Si ce n'est pas son premier tome, le lecteur est également sensible au développement dans une nouvelle direction de thèmes déjà visités, et à l'apparition de nouveaux thèmes. Sergio Salma revient sur l'importance des mangas en France en termes de part de marché, en prenant un peu de recul. Il relève que personne n'avait prévu ce phénomène. Du coup, l'humour naît surtout de l'expression de visages d'individus assurant que les mangas ne sont qu'un effet de mode qui sera vite oublié. Il n'est amené à dessiner un japonais que dans une case en page 30 : Osamu Tezuka lui-même, pour un gag très réussi qui prouve que la réussite des mangas n'est pas due à un hasard. Comme l'indique le titre retenu, les auteurs développent le thème de la durée de vie d'un ouvrage en évoquant sa destruction, sa mise au pilon. Libon montre une machine infernale dotée de deux cylindres rotatifs hérissés de pics, un véritable cauchemar pour l'auteur. Le scénariste développe une demi-douzaine de gags sur l'implantation d'un supermarché culturel à un kilomètre de distance de la librairie BD Boutik. Cela donne lieu à de beaux gags visuels, avec les mines angoissées ou défaites du visage du libraire, mais aussi avec l'impression d'une immense surface de vente, et avec les déguisements improbables mis en œuvre par Bernard Doux et son stagiaire. Il faut voir la tête de rasta et de son chien pour y croire, et il est impossible de résister à l'effet comique.


Comme dans les tomes précédents, Sergio Salma écrit plusieurs gags qui reposent à 90% sur l'humour visuel, laissant Libon mettre en œuvre l'effet comique. Outre le chien et son maître rasta, ou le ballet de mise en place et de retrait des nouveautés, le lecteur peut voir un client tenter de prendre une BD en bas d'un pile, voir le lien sonore qui unit l'idée du dessinateur et l'arrivée d'un client, regarder un client désemparé quant à la manière de tenir une BD, observer l'insomnie de Johannes Gutenberg (1400-1468), regarder un téléphone sonner (une page d'adaptation en BD de la série télé Inspecteur Derrick), ou encore les différentes vitrines des commerces qui se sont succédés à l'emplacement avant l'implantation de BD Boutik. Un bon nombre de gags sont basés sur des dialogues ou un soliloque de Bernard Doux, ce qui n'empêche pas de profiter d'une réelle variété visuelle.
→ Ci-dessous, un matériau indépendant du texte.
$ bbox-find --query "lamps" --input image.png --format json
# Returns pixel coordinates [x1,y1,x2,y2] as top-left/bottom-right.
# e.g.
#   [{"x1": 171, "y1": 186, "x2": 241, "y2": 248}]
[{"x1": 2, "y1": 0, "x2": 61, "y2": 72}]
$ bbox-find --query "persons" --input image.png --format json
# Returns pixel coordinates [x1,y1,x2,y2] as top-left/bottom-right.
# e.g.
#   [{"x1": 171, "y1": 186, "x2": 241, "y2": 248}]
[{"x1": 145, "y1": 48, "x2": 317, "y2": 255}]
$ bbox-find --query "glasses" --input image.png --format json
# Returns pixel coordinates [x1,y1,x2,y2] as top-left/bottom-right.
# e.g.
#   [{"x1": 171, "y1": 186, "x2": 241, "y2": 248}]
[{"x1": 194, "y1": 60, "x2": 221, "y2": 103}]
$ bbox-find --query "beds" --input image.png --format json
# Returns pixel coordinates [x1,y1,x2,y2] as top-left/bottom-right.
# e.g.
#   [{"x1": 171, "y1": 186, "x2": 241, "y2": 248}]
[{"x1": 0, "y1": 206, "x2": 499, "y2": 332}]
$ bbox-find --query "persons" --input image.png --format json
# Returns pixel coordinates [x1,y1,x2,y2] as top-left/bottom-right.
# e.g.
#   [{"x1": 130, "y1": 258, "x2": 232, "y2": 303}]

L'humour de Libon & Salma est remarquable en ce qu'il n'est pas agressif, ou dirigé contre des individus, mais plutôt sur des comportements plus ou moins décalés ou parfois idiots dans lesquels le lecteur peut reconnaître ses propres moments les moins glorieux. En creux affleurent également des éléments sociétaux. La destruction des invendus et la valse toujours plus rapide des nouveautés qui chassent celles de la semaine dernière reflètent la société de consommation dans sa phase de surabondance, ainsi qu'une société basée sur le flux continuel de nouveautés. Cela renvoie à la fois à la consommation de ressources en continue (comme les matières premières), mais aussi à des techniques marketing performantes et toujours plus efficaces, où l'être humain est devenu lui aussi une ressource devant toujours produire d'avantage et plus vite. Il n'est pas encore question de la paupérisation des auteurs, mais le libraire présente (page 55) déjà un camembert montrant les proportions du prix d'un ouvrage, qui reviennent à chacun des acteurs du métier du livre. Le contraste est saisissant avec la fausse reconstitution historique de l'arrivée d'une nouveauté en boutique en janvier 1927 (page 93). Cette même page pointe également le complexe dont souffre la bande dessinée, par rapport aux autres productions culturelle, à commencer par le livre. Libon & Salma le rappellent avec le gag du monsieur qui repart parce qu'il n'y a pas de livre dans la librairie BD Boutik. L'implantation du supermarché culturel évoque à la fois la désertification des centres villes et la concurrence déséquilibrée entre le commerçant de quartier et l'hypermarché. Les auteurs évoquent la gêne du commerçant servant un individu aux convictions nauséabondes : un facho venu faire le plein de BD sur le troisième Reich. Ils questionnent également le lectorat autrement, avec le principe de BD-cadeau : la BD serait plus achetée pour offrir à quelqu'un que pour lire par l'acheteur.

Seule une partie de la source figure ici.